The Fires Take and Give and Take
For weeks I had planned a trip to drive down to visit my uncle at his cabin near Lake George. With Covid, I had locked down so tightly, refused to travel, I had missed seeing so many family and friends. This was my favorite uncle, and I delighted in the idea that, after so many years, we could reconnect. Then, the fires in Quebec broke-out, air quality all the way from upstate NY to Manhattan was in the red, with my asthma, and now long covid, I feared the car, and then an old cabin in the woods, would not give me enough protection from the smoke. In the end, super disappointed, I canceled my trip.
Stuck at the Montreal home, in a small windowless room, with an air purifier going full blast, I started thinking – just like with retreat, I had made plans, fixed them in my head and my heart, gotten excited and then, bust. Something as small as airborne particles, as viruses and ash, could dictate my life.
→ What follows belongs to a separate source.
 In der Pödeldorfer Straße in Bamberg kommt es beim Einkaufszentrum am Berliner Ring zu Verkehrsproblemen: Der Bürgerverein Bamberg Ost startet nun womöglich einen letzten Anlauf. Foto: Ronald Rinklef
Weeks ago, when I made these plans, the idea of a wildfire on the East Coast of Canada, effecting air quality down into the US didn’t even cross my mind –in fact, this is not something that had ever happened before. But here I was, facing conditions not just outside of my control, but outside of my wildest imagination, that had ruined something I had so deeply wanted to do.
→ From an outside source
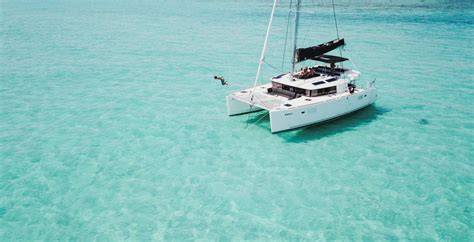 Catamaran dans une crique crétoise turquoise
I have reflected before that the past is gone, I never really ‘live in the moment’, for me my whole life comes down to living for my future. That isn’t just what I want, what I look forward to, it is a critical part of the story I curate about WHO I AM. Alana atta is deeply bound-up with the story I tell myself about my past and the fantasies I have for my future. The future that I will plan and then manifest, through the force of my will, my effort, my preparation. I will forge my destiny, achieve my goals, fulfill my desires…except when I can’t. Except when the unimaginable, when the microscopic, when the seemingly trivial conditions force a totally different outcome…
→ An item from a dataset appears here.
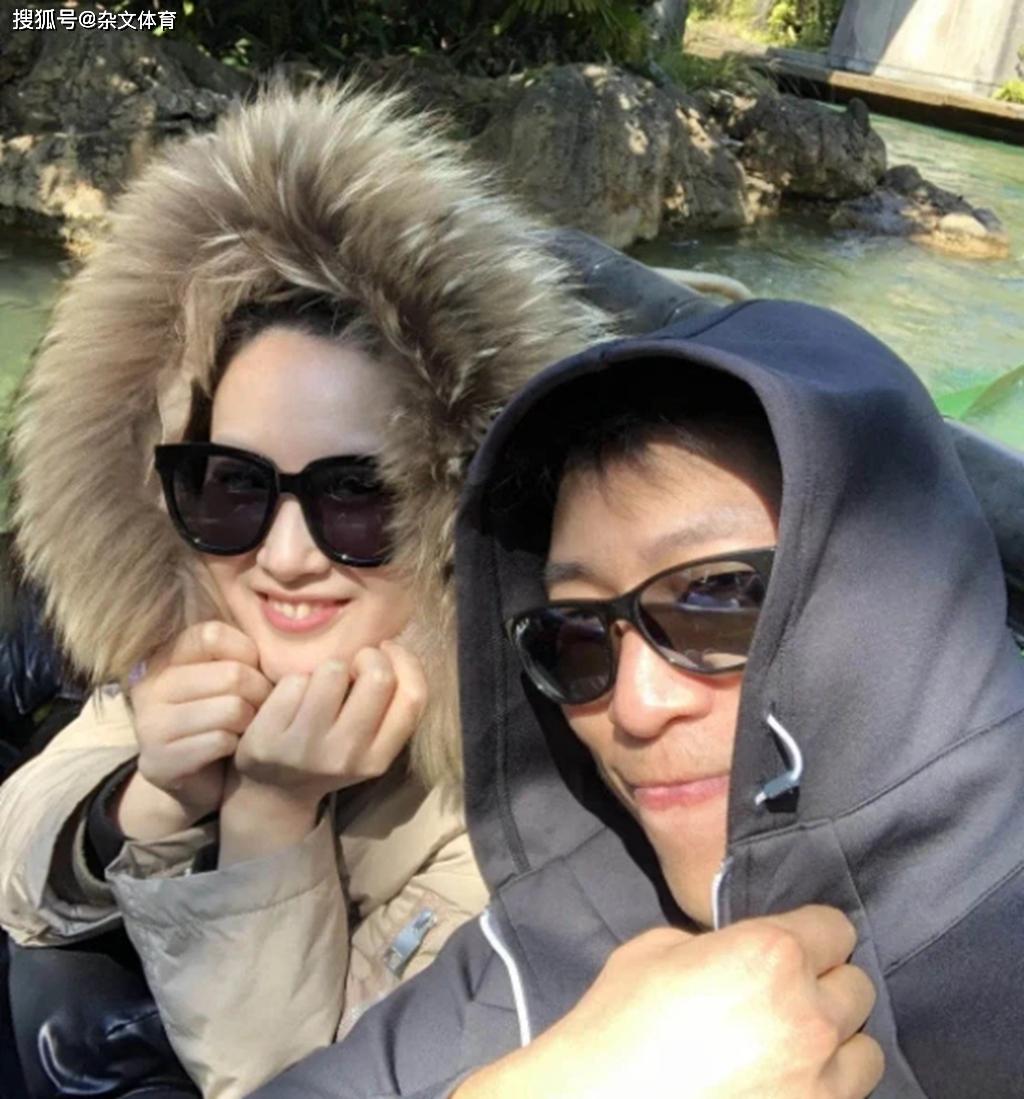 身高1米98年少多金,妻子曾是运动员_沈琼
The fires continued several days and we get a call from 2 very dear friends: Greg and Ellen’s flight back from their honeymoon in Japan was scheduled for a short layover in Montreal, but with the fires, their connection back to Virginia had been delayed for 3 days. I was delighted when, out of the blue, t they show up at our door to stay with us. Finally, the fires had given me something instead of just taking away…
It was Sunday night, when they showed-up and Greg, a chef, and Eric were already planning-out all our meals we were going to have, all the markets they would go to. And then, Monday morning their flight was rescheduled again for later in the afternoon. Again, I found myself disappointed.
Even through their visit had been a complete and total surprise, even through I hadn’t planned it at all, my mind quickly fixated on them being there for 2 days. Then, when things shifted and changed, it made me sad to loose the imagined future I had made solid and real in my mind. But the irony is, it is the very flux, changeability, that landed them on my front steps in the first place. To then be surprised, upset, that they were ‘taken from me early’, is crazy.
I pretend to be the architect of my life, but in fact, I am just responding, yielding, caving, replanning and rehashing in response to a reality I can’t change. Reality doesn’t adjust to me, I must adjust to reality. Sometimes, that adjustment is a happy one, like when friends turn up at my door, and in those cases, I am quick to claim victory, to unthinkingly add this latest twist to my narrative about my life and who I am. But frequently, I face disappointment, and in those moments, I react, try to recover, try to make the best out of the cards I am delt. I wiggle within the confines reality has dictated. But never do I stop and reflect on what these unexpected deviations from my plan are actually telling me about the nature of the world and who I am.
If I live my life reacting to the world, subject to circumstances, battered about by conditions, then I am not the master of my destiny. And this brings me to a question that really gives me pause: Is there self without self-determination? Or maybe more practically, is it worth being born if I don’t have self-determination? Without self determination, how can I use my experiences, or objects, or skills, or story to prove who I am? How can I expect that I can navigate a world filled with perils in order to find pleasure? Should this not be grounds for disillusionment?